Based on ideas from "Beans and Baleen," by Anne Germain Lucas, Houghtaling Elementary, Ketchikan, Ark.
Have students draw a deer they missed counting. Where was it hiding? What was it doing?
Have students investigate how censuses are takem of people. Is the U.S. census fair and accurate? How do other countries carry out their censuses?
- Have students research the history of deer in their region. Why were they hunted? By whom? Why is it important to know how many deer there are?

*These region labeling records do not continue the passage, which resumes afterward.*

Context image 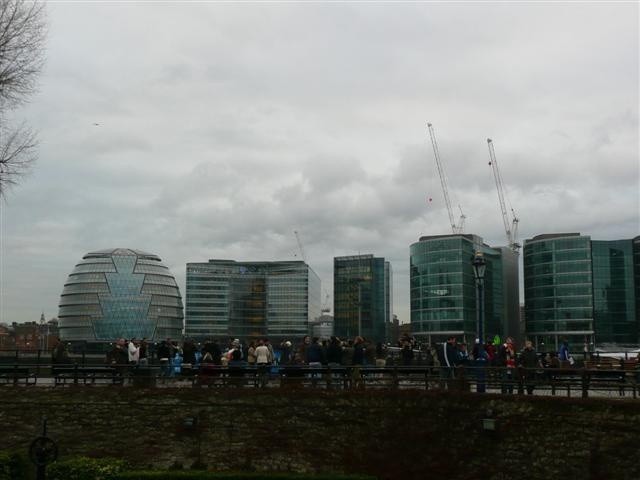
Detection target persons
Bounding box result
[53,343,70,382]
[101,334,573,398]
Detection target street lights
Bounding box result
[470,249,490,393]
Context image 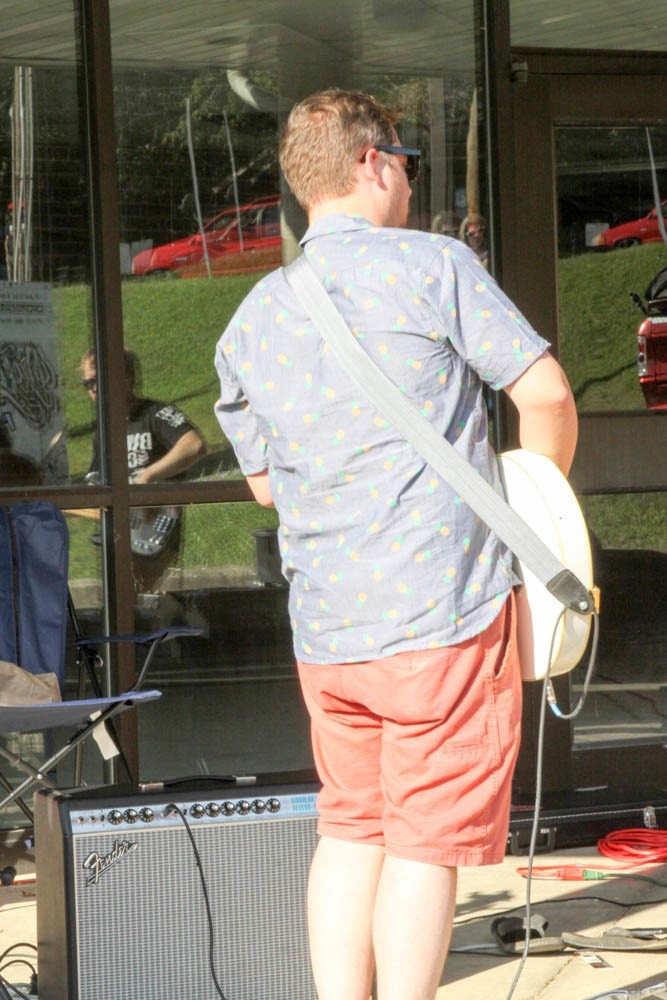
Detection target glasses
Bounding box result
[465,227,485,237]
[360,144,421,183]
[83,379,97,390]
[441,229,459,236]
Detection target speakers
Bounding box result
[33,768,318,1000]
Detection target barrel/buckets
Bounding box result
[250,530,284,583]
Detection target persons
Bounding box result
[431,211,492,272]
[164,192,199,241]
[52,348,208,606]
[0,411,69,706]
[213,91,579,1000]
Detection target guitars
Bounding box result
[61,505,184,562]
[496,445,595,684]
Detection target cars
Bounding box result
[132,194,282,279]
[638,266,667,411]
[592,200,667,252]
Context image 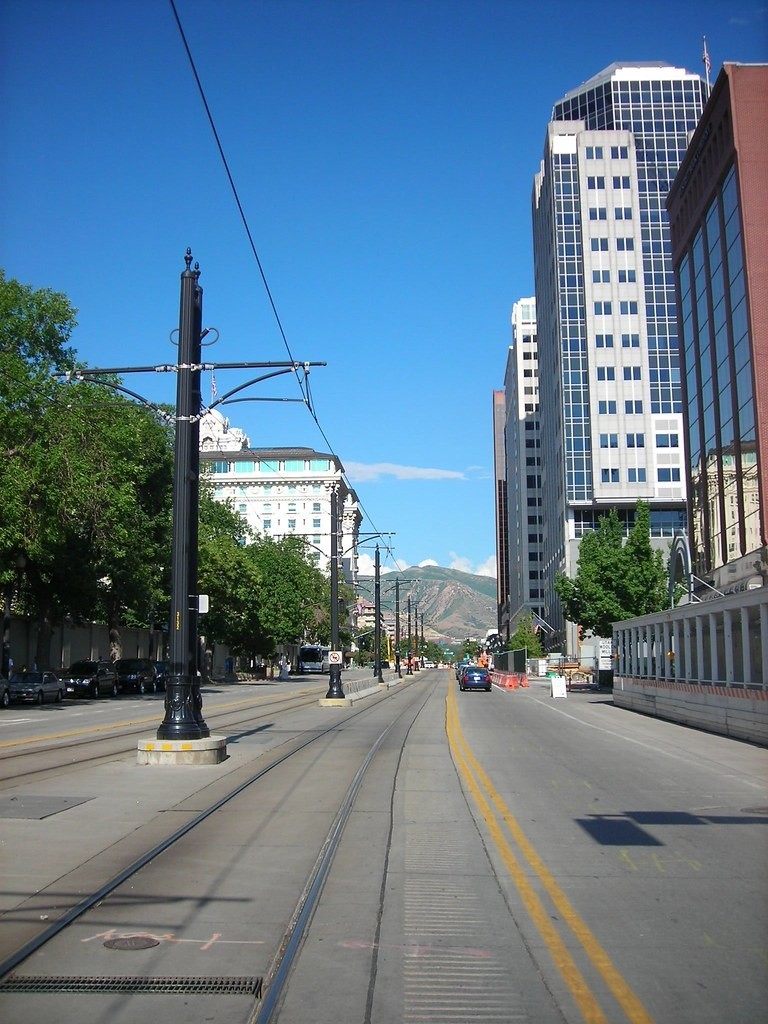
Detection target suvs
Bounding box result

- Have students research a local area where there is an overabundance of deer (Fire Island, New Jersey, Westchester County, etc.). What differences contribute to an overabundance here while the opposite is true in the Florida Keys? What steps are being taken to control populations (e.g., birth control drugs in deer pellets)?
- Have students research the connection of Lyme disease to deer, its symptoms, and how it can be avoided.
- You can change this activity to reflect a local animal. What issues are involved? Is it an animal that is endangered or threatened or is it an animal that is considered a pest?
- Contact a local Parks Department or Federal Wildlife agent to answer questions about your community. Are there deer? How many? Are they counted? How?